> [Problem statement] Update these lines by changing every "BMW" to "Mercedes-Benz" and keeping everything else the same. Leave out the pictures and give only the revised lines.

> [Provided entries]
◇ ◇ ◇ ◇ ◇ ◇ ◇
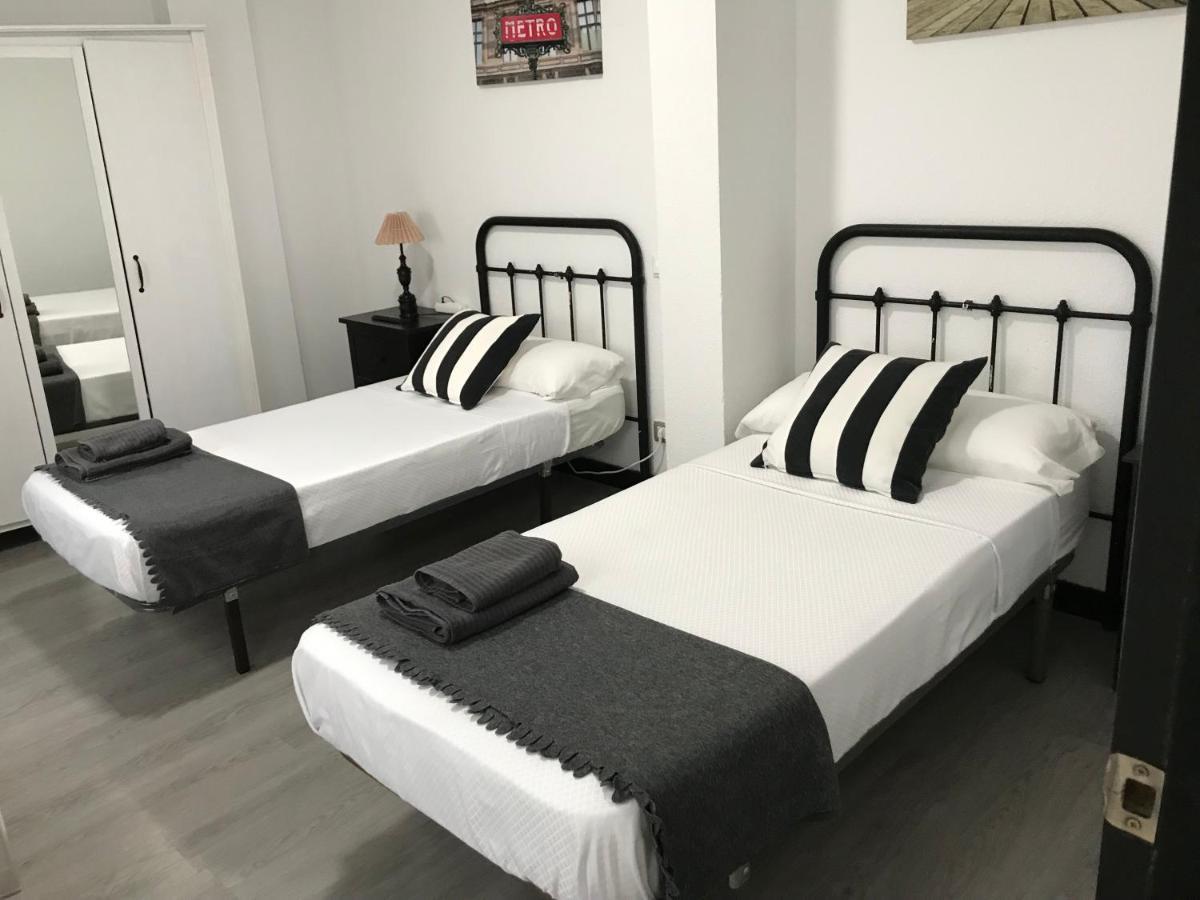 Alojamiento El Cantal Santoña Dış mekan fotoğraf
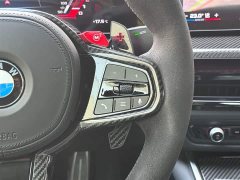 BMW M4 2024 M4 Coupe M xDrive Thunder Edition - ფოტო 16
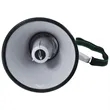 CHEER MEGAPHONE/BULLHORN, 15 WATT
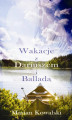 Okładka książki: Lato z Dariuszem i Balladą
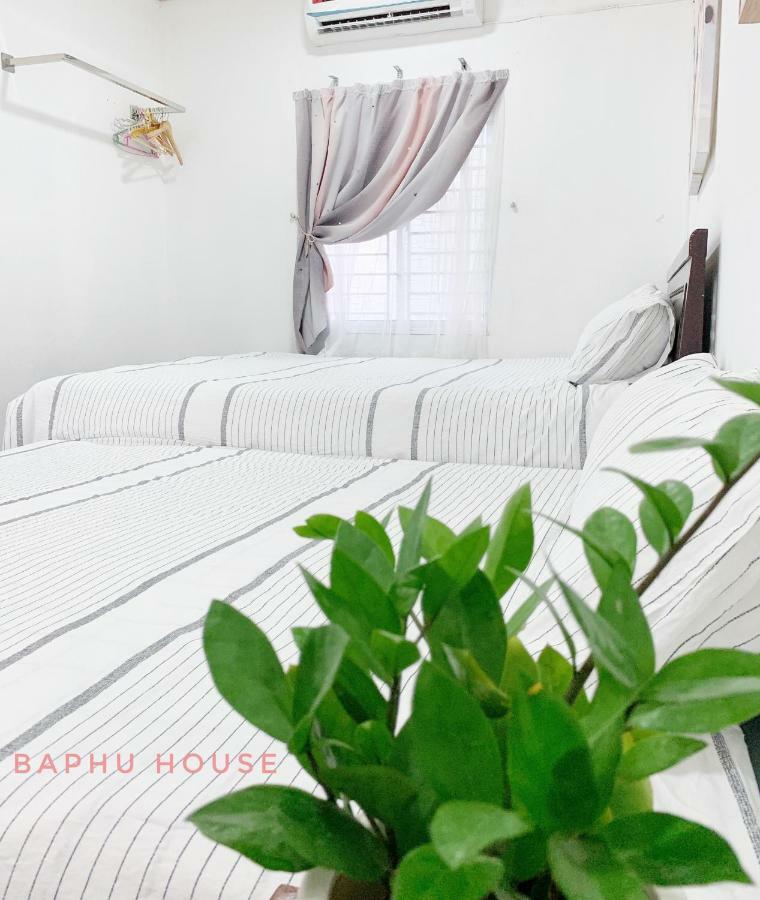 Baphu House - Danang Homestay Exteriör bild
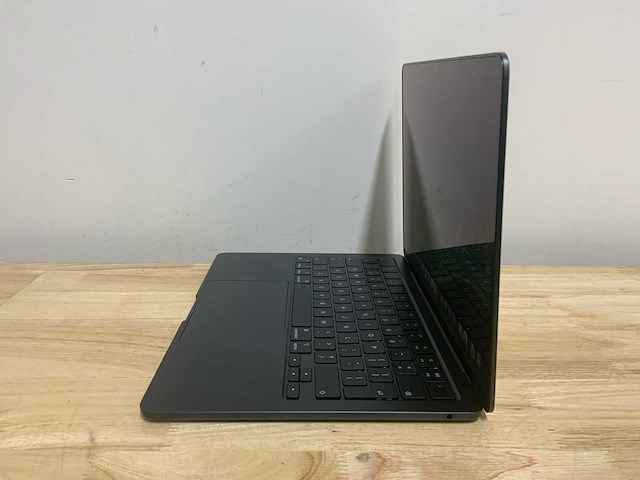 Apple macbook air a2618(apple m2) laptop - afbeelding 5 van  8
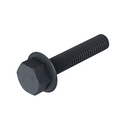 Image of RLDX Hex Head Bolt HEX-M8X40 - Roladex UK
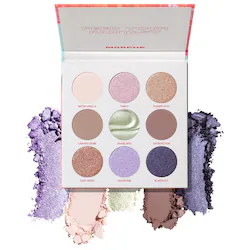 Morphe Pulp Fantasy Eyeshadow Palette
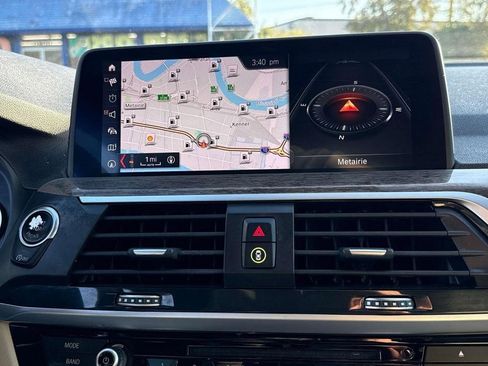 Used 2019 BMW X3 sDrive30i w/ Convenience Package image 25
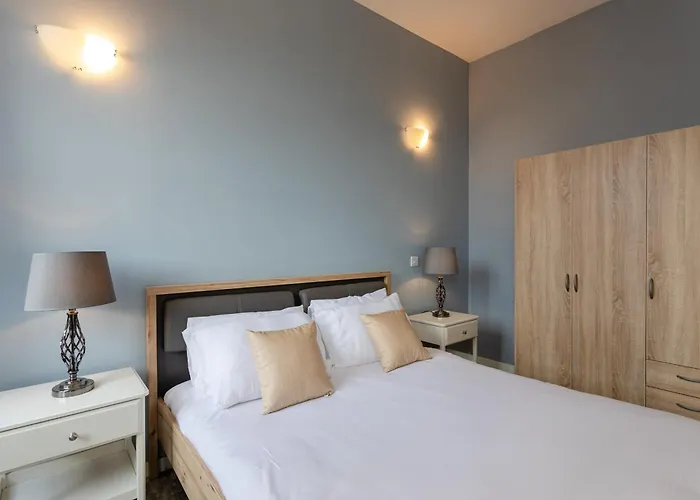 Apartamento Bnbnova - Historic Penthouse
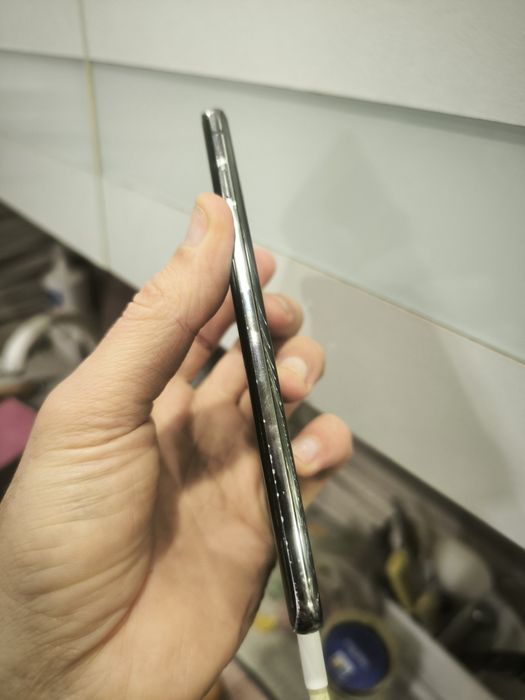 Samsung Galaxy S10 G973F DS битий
◇ ◇ ◇ ◇ ◇ ◇ ◇
> [Answer space]
 Alojamiento El Cantal Santoña Dış mekan fotoğraf
 Mercedes-Benz M4 2024 M4 Coupe M xDrive Thunder Edition - ფოტო 16
 CHEER MEGAPHONE/BULLHORN, 15 WATT
 Okładka książki: Lato z Dariuszem i Balladą
 Baphu House - Danang Homestay Exteriör bild
 Apple macbook air a2618(apple m2) laptop - afbeelding 5 van  8
 Image of RLDX Hex Head Bolt HEX-M8X40 - Roladex UK
 Morphe Pulp Fantasy Eyeshadow Palette
 Used 2019 Mercedes-Benz X3 sDrive30i w/ Convenience Package image 25
 Apartamento Bnbnova - Historic Penthouse
 Samsung Galaxy S10 G973F DS битий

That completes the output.